Tinea Versicolor Knees
Figure 8-73 Tinea versicolor.

Vitiligo consists of patches of lightened skin resulting from decreased melanin pigmentation. Vitiligo is essentially a large macule that is totally depigmented. The epidermis manifests a complete absence of pigment, whereas the dermis is normal. Vitiligo can occur in any area, but it is commonly found on the neck, knees, elbows, and back of the hands. Figure 8-76 shows extensive vitiligo on the face and neck;a cross section is shown in Figure 8-77. Diffuse vitiligo is pictured in Figure 8-78.

Urticaria is a common condition. The primary lesion is the wheal, or hive. In urticaria, the epidermis is normal. The dermis demonstrates papillary edema. Inflammatory cells may be found surrounding dilated blood vessels. Itching is a common complaint. There are several mechanisms for the development of urticaria, which include both immunologic and nonim-munologic causes.
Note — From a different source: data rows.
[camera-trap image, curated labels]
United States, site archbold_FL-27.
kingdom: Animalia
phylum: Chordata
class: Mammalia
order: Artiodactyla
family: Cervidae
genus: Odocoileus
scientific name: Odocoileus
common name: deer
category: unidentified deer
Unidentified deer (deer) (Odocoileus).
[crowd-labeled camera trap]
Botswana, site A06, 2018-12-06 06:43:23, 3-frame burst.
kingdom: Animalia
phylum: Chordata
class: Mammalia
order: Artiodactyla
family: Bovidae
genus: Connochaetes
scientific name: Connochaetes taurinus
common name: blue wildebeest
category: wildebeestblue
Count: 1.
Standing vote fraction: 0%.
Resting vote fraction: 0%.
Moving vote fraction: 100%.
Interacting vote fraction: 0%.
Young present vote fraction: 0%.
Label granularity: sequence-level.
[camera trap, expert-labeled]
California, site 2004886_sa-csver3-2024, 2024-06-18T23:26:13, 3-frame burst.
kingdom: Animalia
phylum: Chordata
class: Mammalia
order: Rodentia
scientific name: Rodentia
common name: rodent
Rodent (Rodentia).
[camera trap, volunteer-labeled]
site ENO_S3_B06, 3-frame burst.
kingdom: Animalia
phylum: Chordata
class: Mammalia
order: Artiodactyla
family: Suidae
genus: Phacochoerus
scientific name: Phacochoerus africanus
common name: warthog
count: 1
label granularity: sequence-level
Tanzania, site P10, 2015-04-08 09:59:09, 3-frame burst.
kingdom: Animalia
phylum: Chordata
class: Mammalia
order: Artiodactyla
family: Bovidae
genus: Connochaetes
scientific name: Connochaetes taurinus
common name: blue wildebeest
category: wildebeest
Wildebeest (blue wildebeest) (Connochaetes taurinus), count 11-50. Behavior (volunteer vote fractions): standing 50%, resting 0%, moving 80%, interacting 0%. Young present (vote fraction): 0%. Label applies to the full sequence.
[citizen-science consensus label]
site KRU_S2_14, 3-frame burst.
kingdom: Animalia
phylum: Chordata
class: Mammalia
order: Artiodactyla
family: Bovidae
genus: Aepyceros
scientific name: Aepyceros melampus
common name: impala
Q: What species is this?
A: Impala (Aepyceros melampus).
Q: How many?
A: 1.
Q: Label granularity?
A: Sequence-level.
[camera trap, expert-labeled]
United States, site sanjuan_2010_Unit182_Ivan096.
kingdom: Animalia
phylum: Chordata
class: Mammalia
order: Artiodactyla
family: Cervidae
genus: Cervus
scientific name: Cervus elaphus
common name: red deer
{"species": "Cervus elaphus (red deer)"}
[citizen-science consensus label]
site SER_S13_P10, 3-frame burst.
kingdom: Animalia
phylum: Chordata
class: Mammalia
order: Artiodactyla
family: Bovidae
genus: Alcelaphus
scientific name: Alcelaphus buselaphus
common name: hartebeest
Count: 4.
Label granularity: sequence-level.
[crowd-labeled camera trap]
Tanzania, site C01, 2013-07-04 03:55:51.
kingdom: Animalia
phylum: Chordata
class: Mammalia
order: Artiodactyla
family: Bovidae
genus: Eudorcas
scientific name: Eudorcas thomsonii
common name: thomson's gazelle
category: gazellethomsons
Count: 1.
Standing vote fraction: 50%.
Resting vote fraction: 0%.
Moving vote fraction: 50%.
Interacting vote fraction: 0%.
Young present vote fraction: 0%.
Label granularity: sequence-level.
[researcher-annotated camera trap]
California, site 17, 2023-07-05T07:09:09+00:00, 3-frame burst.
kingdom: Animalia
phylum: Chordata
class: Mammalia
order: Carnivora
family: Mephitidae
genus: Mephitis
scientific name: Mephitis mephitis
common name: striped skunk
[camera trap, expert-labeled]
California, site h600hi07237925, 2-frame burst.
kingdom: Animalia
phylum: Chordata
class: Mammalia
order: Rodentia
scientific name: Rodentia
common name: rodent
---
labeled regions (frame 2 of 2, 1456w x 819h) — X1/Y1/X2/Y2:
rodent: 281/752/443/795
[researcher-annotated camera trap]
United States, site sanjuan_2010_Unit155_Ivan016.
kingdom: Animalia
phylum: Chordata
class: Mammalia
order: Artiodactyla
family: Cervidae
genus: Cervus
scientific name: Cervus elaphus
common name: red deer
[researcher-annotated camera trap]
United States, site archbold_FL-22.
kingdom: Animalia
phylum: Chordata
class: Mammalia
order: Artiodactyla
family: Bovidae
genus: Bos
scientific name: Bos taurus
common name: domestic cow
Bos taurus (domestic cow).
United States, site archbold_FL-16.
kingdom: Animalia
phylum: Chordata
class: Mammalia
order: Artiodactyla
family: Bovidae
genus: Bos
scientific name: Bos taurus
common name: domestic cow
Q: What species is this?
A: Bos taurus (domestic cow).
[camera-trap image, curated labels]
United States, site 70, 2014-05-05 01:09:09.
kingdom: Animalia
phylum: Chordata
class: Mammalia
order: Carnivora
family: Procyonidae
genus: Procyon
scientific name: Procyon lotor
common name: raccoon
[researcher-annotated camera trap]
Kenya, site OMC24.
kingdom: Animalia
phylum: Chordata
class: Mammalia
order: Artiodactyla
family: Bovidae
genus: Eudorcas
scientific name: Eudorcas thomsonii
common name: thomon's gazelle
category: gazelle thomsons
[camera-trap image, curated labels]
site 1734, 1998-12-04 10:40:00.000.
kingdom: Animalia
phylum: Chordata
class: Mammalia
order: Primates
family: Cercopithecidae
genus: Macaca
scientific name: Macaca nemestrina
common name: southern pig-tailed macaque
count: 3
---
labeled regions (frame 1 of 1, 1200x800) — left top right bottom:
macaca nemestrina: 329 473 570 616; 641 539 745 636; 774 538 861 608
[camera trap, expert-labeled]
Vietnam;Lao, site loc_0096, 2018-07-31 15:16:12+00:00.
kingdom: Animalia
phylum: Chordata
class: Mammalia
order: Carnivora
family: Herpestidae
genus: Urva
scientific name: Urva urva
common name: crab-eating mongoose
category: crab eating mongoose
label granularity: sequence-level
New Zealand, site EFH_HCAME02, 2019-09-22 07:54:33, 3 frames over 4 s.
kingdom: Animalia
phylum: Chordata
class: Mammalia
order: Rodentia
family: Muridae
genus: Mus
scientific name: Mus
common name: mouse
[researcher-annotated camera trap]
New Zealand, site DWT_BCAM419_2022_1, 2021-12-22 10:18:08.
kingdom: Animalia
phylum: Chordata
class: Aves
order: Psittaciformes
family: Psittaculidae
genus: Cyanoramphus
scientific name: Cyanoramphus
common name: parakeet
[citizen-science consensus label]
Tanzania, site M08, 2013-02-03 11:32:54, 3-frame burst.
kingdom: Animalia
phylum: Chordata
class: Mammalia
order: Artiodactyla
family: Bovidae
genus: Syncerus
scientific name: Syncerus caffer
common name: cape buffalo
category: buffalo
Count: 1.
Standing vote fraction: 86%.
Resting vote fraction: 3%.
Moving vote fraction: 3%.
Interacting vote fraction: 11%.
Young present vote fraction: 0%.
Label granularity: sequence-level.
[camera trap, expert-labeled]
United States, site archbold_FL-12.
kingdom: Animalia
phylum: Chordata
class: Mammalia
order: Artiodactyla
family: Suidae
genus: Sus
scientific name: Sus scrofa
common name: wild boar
Regardless of the cause, the common factor is the release of substances, such as histamine, that change the vascular permeability and produce dermal edema. Figure 8-79 shows urticaria, and Figure 8-80 depicts the cross section.

Erythema multiforme is an immunologic reaction in the skin triggered by various causative agents, including viruses, bacteria, drugs, and x-radiation. In many cases, the agent cannot be identified. As the name implies, the condition includes a variety of lesions: papules, bullae, plaques, and ''target lesions.'' Target lesions are the diagnostic lesions and have three zones of color: A central, tense bulla, or dark area, is surrounded by a zone of relative pallor that is rimmed by a thin area of erythema. Typically, target lesions are seen on the palms and soles (Fig. 8-81). The epidermis is usually normal. In the dermis, there is a subepidermal separation with inflammatory cells in the papillary dermis. Penicillin and sulfonamides are the drugs most commonly implicated as the cause of this condition. The most severe form of erythema multiforme involves the mucous membranes and is called Stevens-Johnson syndrome. The classic skin lesions of erythema multiforme are shown in Figures 8-82 and 8-83; Figure 8-84 illustrates a cross-sectional view.

Scabies is a common, intensely pruritic skin disorder caused by a mite, Sarcoptes scabiei var. hominis. The female mite burrows into the stratum corneum of the skin and lays her eggs.

Erythema Multiforme Information SheetPapillary Genital Warts
Figure 8-81 Target lesions on palms and hands in a patient with erythema multiforme.